• **WHAT THE TASK ASKS**:
Convert every line of the records below into a JSON array of strings, one string per line, omitting blank lines.

• **DATA EXCERPTS**:
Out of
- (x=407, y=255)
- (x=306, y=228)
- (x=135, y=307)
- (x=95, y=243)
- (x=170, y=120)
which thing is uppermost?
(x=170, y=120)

• **RESULT FOR THIS TASK**:
[
  "Out of",
  "- (x=407, y=255)",
  "- (x=306, y=228)",
  "- (x=135, y=307)",
  "- (x=95, y=243)",
  "- (x=170, y=120)",
  "which thing is uppermost?",
  "(x=170, y=120)"
]